Гаттерас замолчал. Губы его дрожали.
— Какое же? — спросил доктор, несколько озадаченный заявлением американца.
— Дорогой доктор, — отвечал Альтамонт, — у мореплавателей всех стран существует обычай, а пожалуй, даже и право, давать название стране, в которую они прибыли первыми. Мне кажется, в данном случае я мог и даже должен был воспользоваться этим неоспоримым правом…
— Однако… — начал было Джонсон, которому не нравилась вызывающая манера Альтамонта.
— Мне кажется, — продолжал американец, — трудно отрицать факт прибытия «Порпойза» к этим берегам, даже если бы он пришел по суше, — добавил он, бросая взгляд на Гаттераса. — Тут нечего спорить!
— Такое притязание недопустимо! — сурово, хотя и сдерживаясь, возразил Гаттерас. — Чтобы дать название земле, необходимо по крайней мере ее открыть, а этого, по-моему, вы не сделали.
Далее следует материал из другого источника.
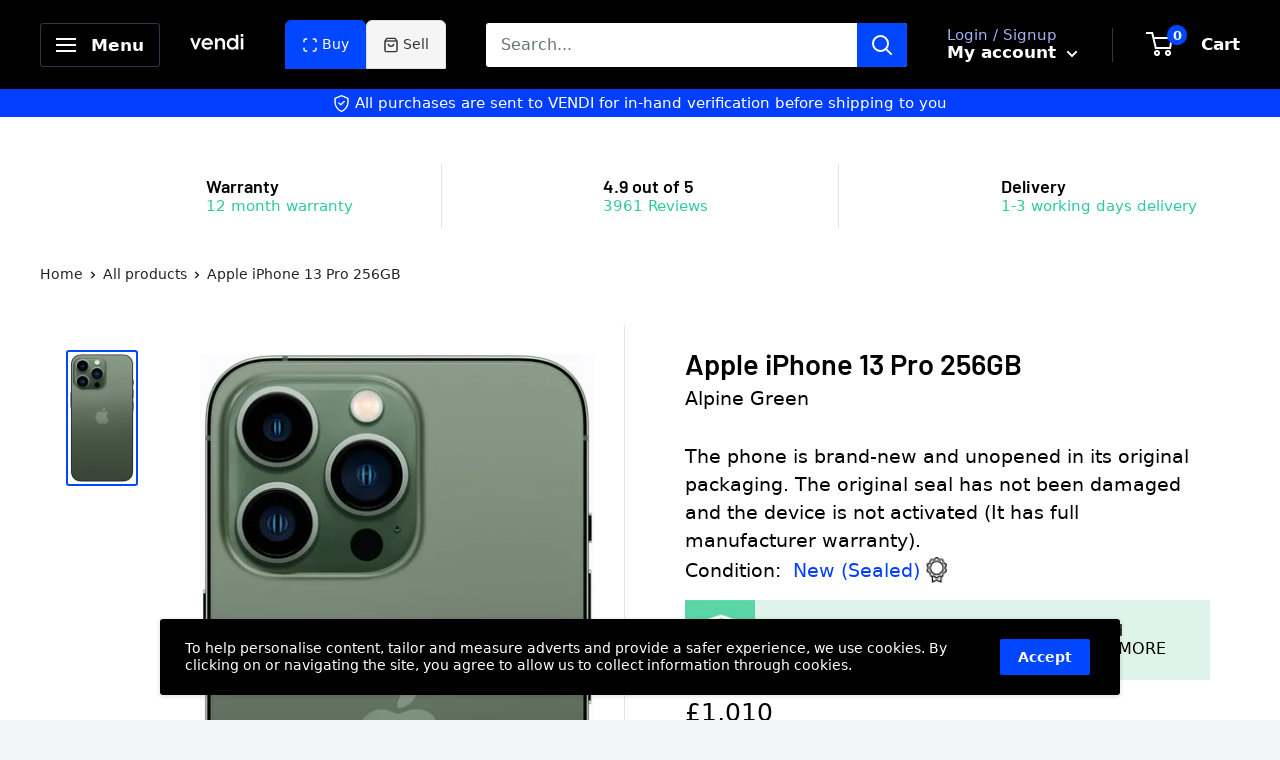

--- FILE ---
content_type: text/html; charset=utf-8
request_url: https://shop.vendiapp.com/apps/softpulse/notifier-handler.php
body_size: 109
content:


	
			{			"domain": "shop.vendiapp.com",			"currency": "GBP",			"shop" : "vendiapp.myshopify.com",			"moneyFormat": "£{{amount_no_decimals}}",			"moneyFormatWithCurrency": "£{{amount_no_decimals}} GBP"    												,"product": {					"id": "7665055989980",					"url": "/products/apple-iphone-13-pro-256gb-4",					"title": "Apple iPhone 13 Pro 256GB",		          	"price": "101000",					"handle": "apple-iphone-13-pro-256gb-4",					"image": "//shop.vendiapp.com/cdn/shop/products/13PRO_GREEN_c7da19e5-c1da-483b-99cb-a82095f22825.webp?v=1661947350",					"available": "false",					"variants": {			  					  			"42891905761500": {				  			"id": "42891905761500",			                "title": "Default Title",			                "price": "101000",				  			"available": "false",			                "image": "//shop.vendiapp.com/cdn/shop/products/13PRO_GREEN_c7da19e5-c1da-483b-99cb-a82095f22825.webp?v=1661947350"				  		}				  					        			        }			    }					}	


--- FILE ---
content_type: application/javascript
request_url: https://ecommplugins-trustboxsettings.trustpilot.com/vendiapp.myshopify.com.js?settings=1622809762210&shop=vendiapp.myshopify.com
body_size: 239
content:
const trustpilot_trustbox_settings = {"trustboxes":[],"activeTrustbox":0,"pageUrls":{"landing":"https://vendiapp.myshopify.com","category":"https://vendiapp.myshopify.com/collections/award-winning-phones","product":"https://vendiapp.myshopify.com/products/apple-airpods-2nd-generation-charging-case-3"}};
dispatchEvent(new CustomEvent('trustpilotTrustboxSettingsLoaded'));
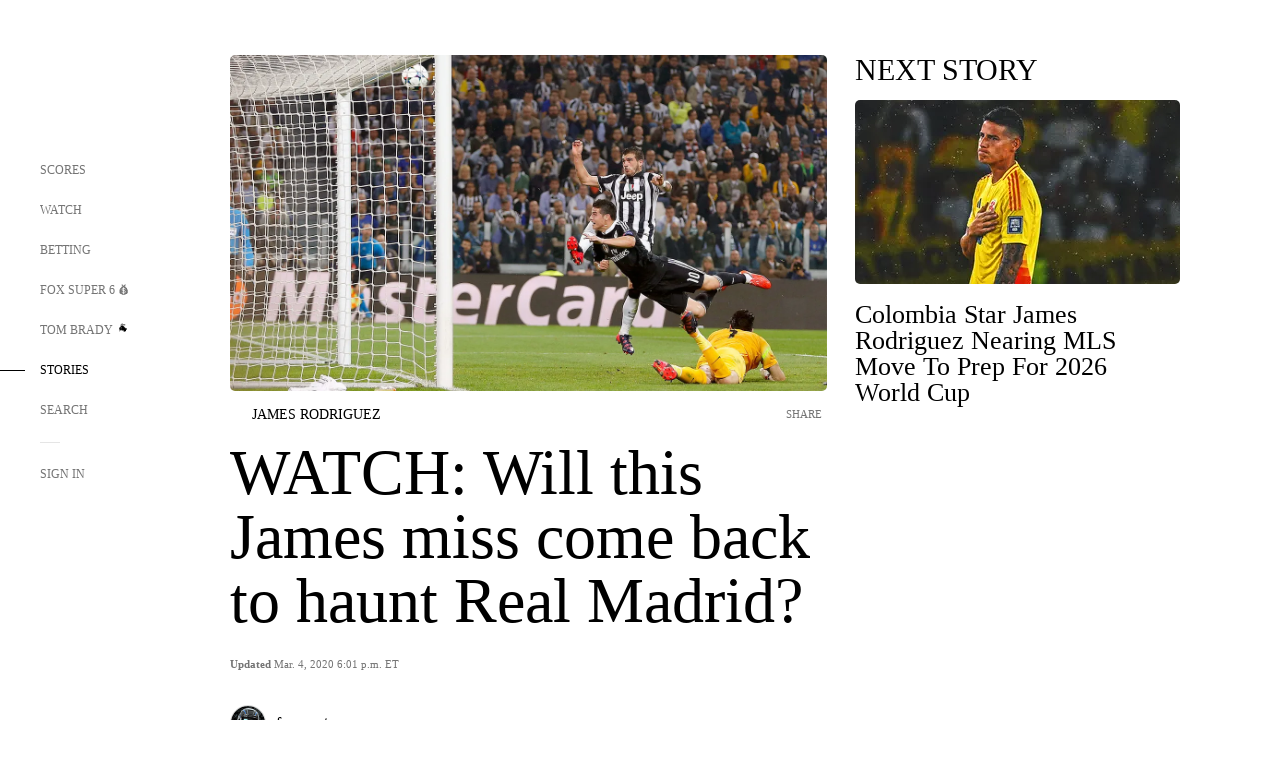

--- FILE ---
content_type: text/html; charset=utf-8
request_url: https://www.google.com/recaptcha/api2/aframe
body_size: 267
content:
<!DOCTYPE HTML><html><head><meta http-equiv="content-type" content="text/html; charset=UTF-8"></head><body><script nonce="HyyUTKspl9d0YHNU_FSpgw">/** Anti-fraud and anti-abuse applications only. See google.com/recaptcha */ try{var clients={'sodar':'https://pagead2.googlesyndication.com/pagead/sodar?'};window.addEventListener("message",function(a){try{if(a.source===window.parent){var b=JSON.parse(a.data);var c=clients[b['id']];if(c){var d=document.createElement('img');d.src=c+b['params']+'&rc='+(localStorage.getItem("rc::a")?sessionStorage.getItem("rc::b"):"");window.document.body.appendChild(d);sessionStorage.setItem("rc::e",parseInt(sessionStorage.getItem("rc::e")||0)+1);localStorage.setItem("rc::h",'1768945355417');}}}catch(b){}});window.parent.postMessage("_grecaptcha_ready", "*");}catch(b){}</script></body></html>

--- FILE ---
content_type: text/css; charset=utf-8
request_url: https://www.foxsports.com/_nuxt/filterSingleArticleProps.COzj8dLw.css
body_size: -91
content:
.contributor-accordion[data-v-2958d9fc]{align-items:center;border-bottom:1px solid #e5e5e5;cursor:pointer;display:flex;justify-content:space-between;margin-bottom:10px;padding-bottom:20px}.contributor-wrapper[data-v-2958d9fc]{justify-content:space-between;position:relative;width:100%}.article-contributors.is-acc .contributor-wrapper[data-v-2958d9fc]:after{background:#e5e5e5;bottom:0;content:"";display:block;height:1px;position:absolute;right:0;width:calc(100% - 46px)}.contributor-accordion-images[data-v-2958d9fc]{display:flex}.headshot-wrapper[data-v-2958d9fc]{background-color:#fff}.headshot-wrapper+.headshot-wrapper[data-v-2958d9fc]{margin-left:-15px}.is-collapsed[data-v-2958d9fc]{display:none}.button-favorite[data-v-2958d9fc]{background:transparent;border:none;height:36px;padding:0;width:36px}.button-favorite .favorite-star[data-v-2958d9fc]{height:20px;width:20px}.contributor-fav[data-v-2958d9fc]{align-items:center;display:flex}.contributor-wrapper[data-v-2958d9fc]:last-child:after{background:#e5e5e5;bottom:0;content:"";display:block;height:1px;position:absolute;right:0;width:100%!important}.add-contr[data-v-2958d9fc]{border-bottom:1px solid #e5e5e5}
Вы предъявляете какие-то права, а между тем где бы вы были теперь без нас? На глубине восьми футов под снегом!
— А без меня, милостивый государь, — едко возразил американец, — без моего корабля, что было бы теперь с вами? Все вы давным-давно перемерли бы от голода и стужи.
— Друзья мои, — попробовал было вмешаться доктор, — успокойтесь, все это можно уладить. Послушайте меня!
— Господин Гаттерас, — продолжал Альтамонт, указывая на капитана, — может давать названия всем другим землям, какие он откроет, — если только он их откроет, — но эта земля принадлежит мне! Я даже не могу допустить, чтобы она имела два названия, подобно земле Гриннелла, которая называется также землей Принца Альберта, так как была почти в одно и то же время открыта американцем и англичанином. Но в данном случае дело обстоит иначе. За мною неоспоримое право первенства! До меня еще ни один корабль не рассекал этих вод и нога человека не ступала на этот материк. Я дал ему имя, которое и останется за ним!
— Какое имя? — спросил доктор.
— Новая Америка! — ответил Альтамонт.
У Гаттераса судорожно сжались кулаки, но, сделав над собой отчаянное усилие, он смолчал.
— Можете ли вы доказать, — продолжал Альтамонт, — что англичанин ступил на этот материк раньше американца?
Бэлл и Джонсон молчали, хотя надменная самоуверенность Альтамонта раздражала их не меньше, чем самого капитана. Но им нечего было возразить.
Несколько минут длилось тягостное молчание, наконец доктор сказал:
— Друзья мои, верховный человеческий закон — это закон справедливости; он заключает в себе все остальные законы. Итак, будем справедливы и не дадим волю дурным чувствам! Первенство Альтамонта, по-моему, очевидно. Спорить больше нечего. Мы вознаградим себя со временем, и на долю Англии придется немало наших будущих открытий. Оставим же за этой землею название Новой Америки. Но, дав ей такое название, Альтамонт, я думаю, еще не окрестил ее заливов, мысов, вершин и кос и, надеюсь, никто не помешает нам назвать вот эту, например, бухту бухтой Виктории.